I would rather figure out a way for us to do it, with the docs that I know are going to be good and interact with patients and have two-way communication.

I do believe that traditional AMC are the last to exploit it. We tend to be innovative in a lot of ways, but it’s not where we tend to be most innovative.

Thinking beyond curriculum – recruitment

If you look at the marketing groups of most medical schools, they’re older than I am. – I have three men with ponytails, who look more like a gaming industry marketing group than a medical school marketing group.

This also impressed me – in a world that is seemingly locked down to p values, there are ways to innovate, selection being one. I hadn’t thought about this previously.

I finally asked Stephen what he thought the doctors of America could do to help him promote innovation, he said:

It would be great to have a social media / innovation in academic medicine blog. As connected as we are in academic medicine, this is the hardest thing to connect – they are not going to put an article in Academic Medicine about our use of Second Life on Match Day, because we don’t have a p < 0.001 or an n of 1000.

The more doctors can start to create the “I did this in my practice, or I did this in my school – that will be a way of getting some of that excitement.”

I took this as both a nod to the work of so many physicians who are telling the story already in social media space AND the recognition that they will have an impact in medical education, even if it seems day to day that this world is siloed from the rest of the world of innovation that some of us live in.

And…..

….it seems that at least one medical school is less siloed than we think. I have an idea that there are others too. Please speak up in the comments if you are innovating like USF Health or if you’d like to.

In the meantime, thanks to Edelman, and USF College of Medicine Students and leadership for providing a little time and a lot of hope for the future. I offer this blog post as my contribution to the connectedness between schools that isn’t happening in the peer-reviewed literature (yet).

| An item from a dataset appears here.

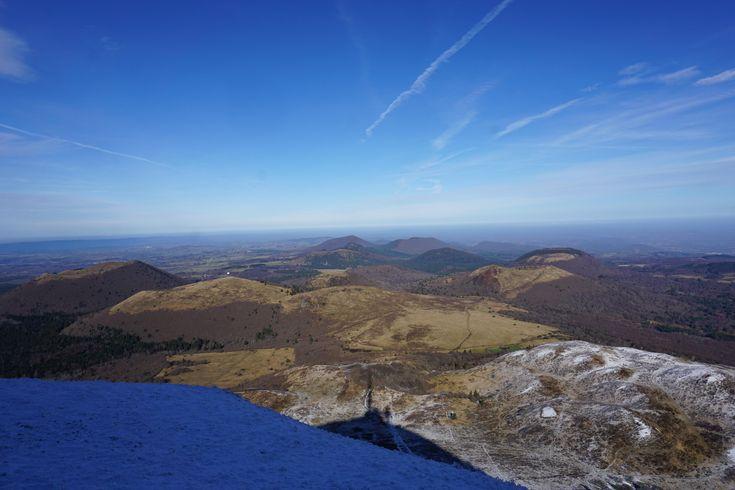 On top of a volcano - Puy de Dôme Clermont-Ferrand France [OC] [6000x4000] http://ift.tt/2BsSTaa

Oh, one more thing, some people might say that a discussion like this, coordinated by a PR firm, is a bit of selection bias for the innovative, that there are no PR firms pitching the un-innovative to be interviewed here. To that I’d say….you’re correct :).

11 Comments

Well… I guess I fit into the last category of physicians… the silo. I've been doing *this* for a while. I done the analytics, I've studied my patients desires, needs, etc and I believe my latest website represents the culmination of a significant effort to improve patients ability to learn about healthcare, their disease processes and the choices or options available to them. If Dr. Klasko would ever like to talk with someone from the trenches, I would be more than happy to have that discussion.

Well written Ted… enjoying the series.